Budgeting for change

02 April 2007

This year''s budget saw the chancellor make surprise changes to EIS and VCT rules. As well as sounding the death knell for Aim VCTs, these changes also impact the risk profile of this type of investment. With demand already weakening following the cuts in tax benefits, can these tax shelters survive this latest swath of governmental tinkering?

The first change is a restriction on the amount of employees in investee companies. For all investments after April 5, the employees in EIS and VCT-funded companies will be limited to 50. While few VCT providers have yet determined the extent to which it will limit their investing universe, all agree that it will have an impact on the type of companies that VCT managers can back and the risk profile of the trusts will change. Matt Brown, Head of IFA Advisory Sales at Close Ventures, says that it will push VCTs towards smaller, earlier stage companies, which tend to carry more risk.

Patrick Reeve, Managing Director of Close Ventures, says: "This restriction seems to have come from pressure from the EU on state funding to target very small companies. It certainly makes life more complicated. Smaller companies are not necessarily higher risk, but they do require greater due diligence."

The Chancellor has also limited the venture capital funding available to individual companies.
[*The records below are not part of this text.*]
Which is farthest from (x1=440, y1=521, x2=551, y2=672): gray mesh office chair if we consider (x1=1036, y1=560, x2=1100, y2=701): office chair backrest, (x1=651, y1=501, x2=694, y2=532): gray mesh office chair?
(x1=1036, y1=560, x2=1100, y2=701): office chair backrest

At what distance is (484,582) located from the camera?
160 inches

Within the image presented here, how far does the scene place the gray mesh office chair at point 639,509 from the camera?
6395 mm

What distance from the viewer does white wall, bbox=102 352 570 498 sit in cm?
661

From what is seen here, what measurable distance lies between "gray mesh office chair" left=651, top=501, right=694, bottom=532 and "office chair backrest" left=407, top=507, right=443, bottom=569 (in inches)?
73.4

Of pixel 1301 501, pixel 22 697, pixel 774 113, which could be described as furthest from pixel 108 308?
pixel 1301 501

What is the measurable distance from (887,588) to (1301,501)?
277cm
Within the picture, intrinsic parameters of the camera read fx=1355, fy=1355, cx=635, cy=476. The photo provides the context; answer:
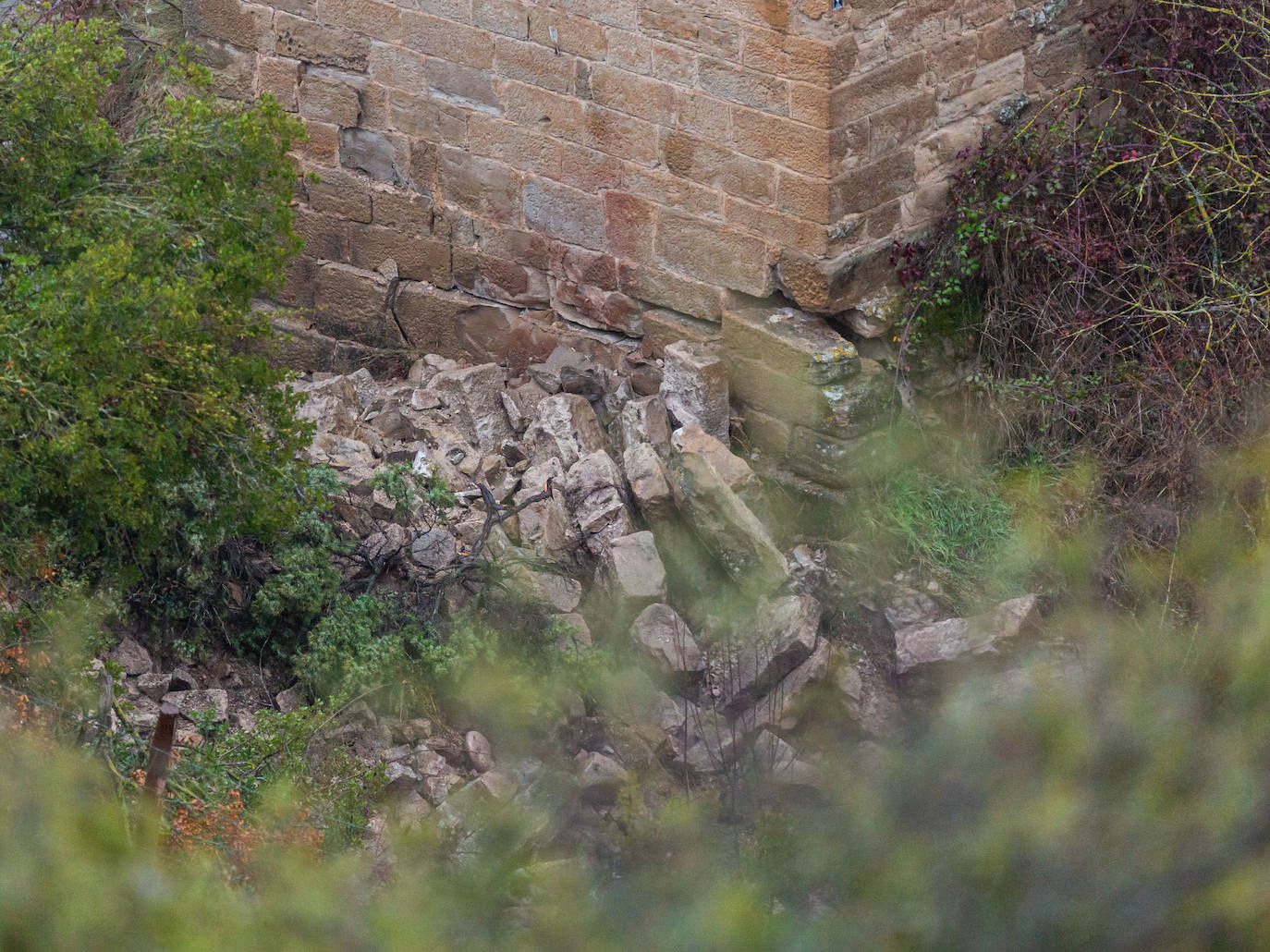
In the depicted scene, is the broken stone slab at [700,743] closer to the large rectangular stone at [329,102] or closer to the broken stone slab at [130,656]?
the broken stone slab at [130,656]

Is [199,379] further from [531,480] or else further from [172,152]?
[531,480]

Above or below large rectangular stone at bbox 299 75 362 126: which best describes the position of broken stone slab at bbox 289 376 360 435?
below

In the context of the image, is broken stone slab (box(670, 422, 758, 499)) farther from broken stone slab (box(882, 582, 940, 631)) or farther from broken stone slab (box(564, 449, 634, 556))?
broken stone slab (box(882, 582, 940, 631))

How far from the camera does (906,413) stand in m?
5.38

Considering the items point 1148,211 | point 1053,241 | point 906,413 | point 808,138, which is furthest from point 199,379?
point 1148,211

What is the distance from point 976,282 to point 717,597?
5.51 ft

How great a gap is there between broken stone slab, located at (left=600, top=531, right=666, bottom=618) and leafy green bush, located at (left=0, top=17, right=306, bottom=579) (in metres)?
1.16

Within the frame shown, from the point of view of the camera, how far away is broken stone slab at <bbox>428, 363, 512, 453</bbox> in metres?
5.77

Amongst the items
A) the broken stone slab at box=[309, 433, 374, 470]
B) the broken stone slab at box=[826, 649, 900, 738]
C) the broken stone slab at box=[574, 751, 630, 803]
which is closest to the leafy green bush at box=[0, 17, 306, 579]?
the broken stone slab at box=[309, 433, 374, 470]

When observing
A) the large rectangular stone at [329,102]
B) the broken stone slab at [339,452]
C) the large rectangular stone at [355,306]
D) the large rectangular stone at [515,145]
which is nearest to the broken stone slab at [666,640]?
the broken stone slab at [339,452]

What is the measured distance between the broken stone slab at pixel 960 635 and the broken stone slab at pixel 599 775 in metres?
1.07

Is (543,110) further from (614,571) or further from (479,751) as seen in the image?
(479,751)

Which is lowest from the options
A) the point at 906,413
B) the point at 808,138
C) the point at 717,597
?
the point at 717,597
This has dropped to £2m. This prevents - as previously happened - VCTs clubbing together to invest in one company and means many companies will have to look elsewhere for funding.

Brown says that both these changes will have an impact on the types of company in which venture capital managers can invest. He adds: "Some are high tech, where the value lies in intellectual property rights. On the other hand, there might be some asset-backed businesses that are labour intensive - gym chains, for example.” He believes it will be the death knell for Aim VCTs as none will meet the employee restriction.

These changes have led to a rush to gather money before the fiscal year end. It has also led to plans for new VCTs and EISs being scrapped. Mark Stemp, partner designate at Chancery LLP, says: "These products were becoming less risky because people were putting together cleverer ideas. These changes take them right back to the risky side. The changes from the 2nd March have stopped demand for film partnerships. This stated that you couldn''t offset losses against other income."

Stemp says he used to use these schemes for basic and lower rate tax clients. For higher rate payers, he would look to Enterprise-owned syndicates of commercial buildings, which attracted tax relief at 100%. These tax reliefs are also being phased out over the next four years.

One beam of light in the Chancellor''s attack on tax shelters was the change to the reinvestment requirement. VCT managers now have six months to reinvest money from an investment. Previously, they had to meet the 70%-invested requirement at all times. Reeve says this is an advantage and will give him longer to find better opportunities.

But overall the picture is not rosy for tax shelters. The tax advantages still make for a reasonably sound investing case, but investors will be taking more risk. Stemp says that the availability of tax shelters has been reduced significantly. Having introduced many of these reliefs at the beginning of his tenure, it is clear that the Chancellor has had a change of heart.